→ **DOCUMENT SEGMENT**
%%

If your program uses MPI, you should also make sure that an MPI library is present in your environment. We recommend OpenMPI:
$ module load openmpi/4.0.3
If your software requires other libraries, you should first check if they are already available on Plato. If they are, there is no need for you to install them again! For example, if your package depends on HDF5, you can check that this software is available on Plato and load it with:
$ module spider hdf5 -------------------------------------------------------------------------------------- hdf5: -------------------------------------------------------------------------------------- Description: HDF5 is a data model, library, and file format for storing and managing data. It supports an unlimited variety of datatypes, and is designed for flexible and efficient I/O and for high volume and complex data. [...] $ module load gcc hdf5
Once you have loaded the appropriate modules, follow your software package’s instructions. Most packages use a build system, such as Autotools or CMake, which provides a script to execute instead of calling the compiler directly.
Performing computations
To perform computations on Plato, you must ask the scheduler to allocate resources for you. Your software then runs on one or more compute nodes that have been granted to you. Computationally intensive software should not be run on the login nodes; these are reserved for software compilation, preparing jobs to submit to the scheduler, etc. You should not connect to compute nodes that have not been allocated to you either (e.g. using SSH); the compute nodes are managed by the scheduler.

%%

→ **EXCERPTED DATA**

%%

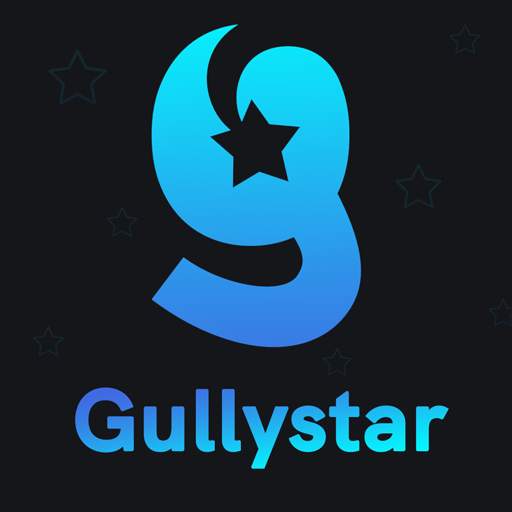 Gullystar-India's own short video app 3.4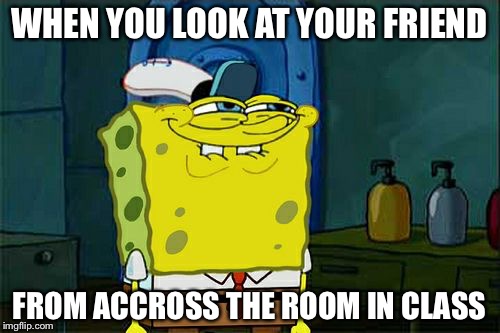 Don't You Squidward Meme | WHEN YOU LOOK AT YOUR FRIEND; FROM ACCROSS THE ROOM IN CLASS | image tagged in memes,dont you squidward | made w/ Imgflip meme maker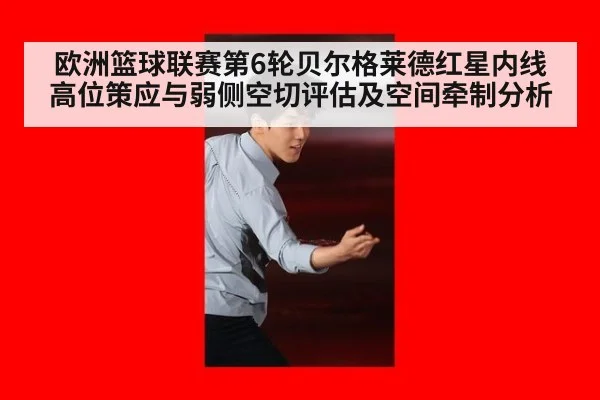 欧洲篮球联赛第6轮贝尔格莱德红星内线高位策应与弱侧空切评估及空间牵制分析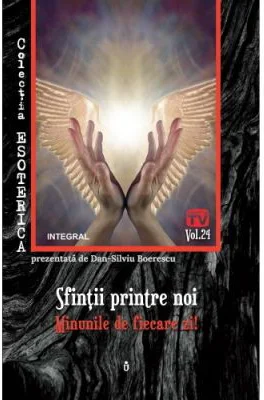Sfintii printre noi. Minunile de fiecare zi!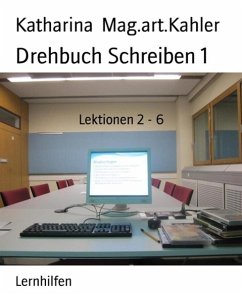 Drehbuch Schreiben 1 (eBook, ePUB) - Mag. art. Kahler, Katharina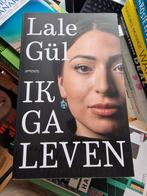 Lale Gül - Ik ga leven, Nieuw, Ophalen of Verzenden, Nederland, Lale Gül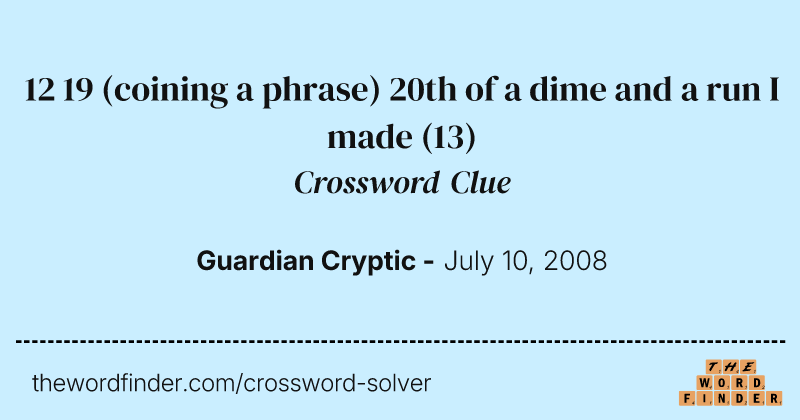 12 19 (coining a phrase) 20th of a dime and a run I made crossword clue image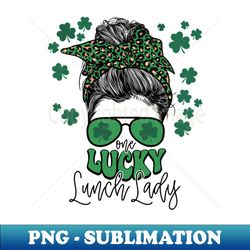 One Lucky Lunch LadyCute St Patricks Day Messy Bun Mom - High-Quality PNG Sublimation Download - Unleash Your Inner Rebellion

%%

→ **ACTIONS TO TAKE**
a. Answer each question from the text on using Plato.
(i) Which MPI library is recommended?
(ii) Which two build systems are named as examples?
(iii) What are the login nodes reserved for?
b. List every command in the text on using Plato that follows a "$" prompt.
c. Extract the stretch from "Performing computations" through "by the scheduler." in the text on using Plato.
The items were taken from a different source than the text on using Plato.

→ **EXERCISE RESPONSES**
a.
(i) OpenMPI
(ii) Autotools and CMake
(iii) Software compilation, preparing jobs to submit to the scheduler, etc.

b.
module load openmpi/4.0.3
module spider hdf5
module load gcc hdf5

c.
Performing computations
To perform computations on Plato, you must ask the scheduler to allocate resources for you. Your software then runs on one or more compute nodes that have been granted to you. Computationally intensive software should not be run on the login nodes; these are reserved for software compilation, preparing jobs to submit to the scheduler, etc. You should not connect to compute nodes that have not been allocated to you either (e.g. using SSH); the compute nodes are managed by the scheduler.